Julius Kraus versucht weiterhin, sich herauszuhalten, doch das Schicksal lässt ihm keine Ruhe. Der Tod seines Sohnes in Übersee trifft ihn schwer, doch dann erfährt er durch den Notar, dass er eine Erbschaft von über einer Million US-Dollar gemacht hat. Dabei kommt seine ursprüngliche Zugehörigkeit zur israelitischen Religion ans Licht. Als die Nachricht von der amerikanischen Millionenschwere Erbschaft die Runde macht, nutzt der nunmehr mächtige Silvan die Schwäche des Schusters für eine Schutzgelderpressung. In seiner Verzweiflung schenkt Kraus das gesamte Erbe seinem alten Schützling Ludwig Allberger und erklärt dann öffentlich, dass er jüdischer Herkunft und katholischen Glaubens ist, um den Gerüchten ein Ende zu setzen.
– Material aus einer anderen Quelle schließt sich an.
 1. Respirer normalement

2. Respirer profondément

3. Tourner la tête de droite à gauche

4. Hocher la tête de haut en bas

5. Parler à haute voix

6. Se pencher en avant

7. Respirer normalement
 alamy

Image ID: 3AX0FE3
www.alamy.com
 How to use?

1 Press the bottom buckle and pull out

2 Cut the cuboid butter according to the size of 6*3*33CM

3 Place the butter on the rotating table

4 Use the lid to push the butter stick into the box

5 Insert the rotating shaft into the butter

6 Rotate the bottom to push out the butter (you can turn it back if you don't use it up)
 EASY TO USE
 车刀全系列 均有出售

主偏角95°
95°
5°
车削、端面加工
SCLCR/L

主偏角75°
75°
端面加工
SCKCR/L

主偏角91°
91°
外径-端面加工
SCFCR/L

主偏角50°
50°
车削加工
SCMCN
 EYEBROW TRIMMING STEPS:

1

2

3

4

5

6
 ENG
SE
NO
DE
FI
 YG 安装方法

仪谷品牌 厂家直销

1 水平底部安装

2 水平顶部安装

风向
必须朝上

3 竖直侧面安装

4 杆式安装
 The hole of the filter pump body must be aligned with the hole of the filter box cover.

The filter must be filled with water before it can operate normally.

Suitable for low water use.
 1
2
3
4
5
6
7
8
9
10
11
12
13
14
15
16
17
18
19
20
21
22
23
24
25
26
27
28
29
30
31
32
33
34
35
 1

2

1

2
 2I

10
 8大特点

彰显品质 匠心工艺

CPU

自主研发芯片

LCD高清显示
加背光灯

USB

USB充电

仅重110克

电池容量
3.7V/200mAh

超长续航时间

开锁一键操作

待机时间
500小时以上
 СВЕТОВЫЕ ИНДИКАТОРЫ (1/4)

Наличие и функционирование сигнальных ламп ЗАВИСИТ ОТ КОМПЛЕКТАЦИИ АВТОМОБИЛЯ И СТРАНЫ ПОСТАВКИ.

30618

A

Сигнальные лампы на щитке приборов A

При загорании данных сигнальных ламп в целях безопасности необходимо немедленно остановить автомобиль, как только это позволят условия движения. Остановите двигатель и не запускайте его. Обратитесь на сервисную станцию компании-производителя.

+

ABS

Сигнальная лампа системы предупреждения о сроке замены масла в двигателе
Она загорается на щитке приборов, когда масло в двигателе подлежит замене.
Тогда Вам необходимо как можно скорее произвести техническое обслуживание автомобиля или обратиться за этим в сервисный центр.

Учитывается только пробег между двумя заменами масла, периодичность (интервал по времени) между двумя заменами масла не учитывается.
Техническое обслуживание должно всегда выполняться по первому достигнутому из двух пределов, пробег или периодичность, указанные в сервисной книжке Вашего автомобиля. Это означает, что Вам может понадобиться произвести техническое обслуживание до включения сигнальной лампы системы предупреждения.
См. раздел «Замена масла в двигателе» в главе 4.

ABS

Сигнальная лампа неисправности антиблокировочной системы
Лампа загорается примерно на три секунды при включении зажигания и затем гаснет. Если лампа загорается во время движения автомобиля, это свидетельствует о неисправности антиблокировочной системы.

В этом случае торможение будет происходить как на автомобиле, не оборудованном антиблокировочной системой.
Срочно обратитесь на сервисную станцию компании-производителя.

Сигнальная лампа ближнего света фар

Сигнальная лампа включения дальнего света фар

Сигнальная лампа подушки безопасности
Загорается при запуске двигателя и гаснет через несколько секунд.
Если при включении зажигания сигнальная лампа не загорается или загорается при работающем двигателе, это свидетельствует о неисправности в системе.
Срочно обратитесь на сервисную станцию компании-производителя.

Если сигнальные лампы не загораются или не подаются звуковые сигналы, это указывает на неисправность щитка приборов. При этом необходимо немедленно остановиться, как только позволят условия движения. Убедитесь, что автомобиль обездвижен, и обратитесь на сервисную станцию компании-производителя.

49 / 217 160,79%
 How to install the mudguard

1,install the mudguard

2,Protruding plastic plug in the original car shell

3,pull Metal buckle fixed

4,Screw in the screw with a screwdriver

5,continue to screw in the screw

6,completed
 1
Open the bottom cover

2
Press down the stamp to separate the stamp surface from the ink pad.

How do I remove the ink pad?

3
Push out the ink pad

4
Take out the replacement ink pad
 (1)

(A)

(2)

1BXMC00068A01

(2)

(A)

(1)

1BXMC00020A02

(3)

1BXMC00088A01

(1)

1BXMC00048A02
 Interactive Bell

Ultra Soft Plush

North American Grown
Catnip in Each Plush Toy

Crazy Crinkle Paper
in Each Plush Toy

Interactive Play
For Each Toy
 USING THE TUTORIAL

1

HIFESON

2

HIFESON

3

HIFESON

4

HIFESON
Die Konsequenzen sind unmittelbar: SA-Männer flankiert vom Juwelier Sulerschmid stürmen den Hof des alten Heingeiger, um Peter wegen seiner Verbindung zu den Kommunisten zu holen. Der Hof wird verwüstet und brennt nieder. Silvan bricht vor den rauchenden Überresten seines Elternhauses zusammen und schwört Rache an Sulerschmid, dem er die Schuld für alles gibt.
Ein Mahnmal mit angezogener Handbremse
Dieses Historiendrama bildet den Abschluss eines größeren ZDF-Themenschwerpunkts zur Stärkung der Erinnerungskultur und der Sichtbarmachung historischer Parallelen zur Gegenwart. Die Starbesetzung um Josef Hader, Verena Altenberger, Sebastian Bezzel und Sigi Zimmerschied liefert durchweg tiefgründige Leistungen. Doch die Kritik bemerkt an: "Sturm kommt auf" ist ein klug inszeniertes Historiendrama, das mehr behauptet als erzählt. Trotz atmosphärischer Kulisse bleibt der Zweiteiler seltsam distanziert. Regisseur Geschonneck setzt auf subtile Spannung, doch die Dramaturgie wirkt oft zu behäbig. Statt emotionaler Wucht gibt es gepflegte Zurückhaltung, was das Thema - politische Radikalisierung im Dorf - eher illustriert als durchdringt. Ein historisches Lehrstück mit Anspruch, aber ohne nachhaltige Wirkung.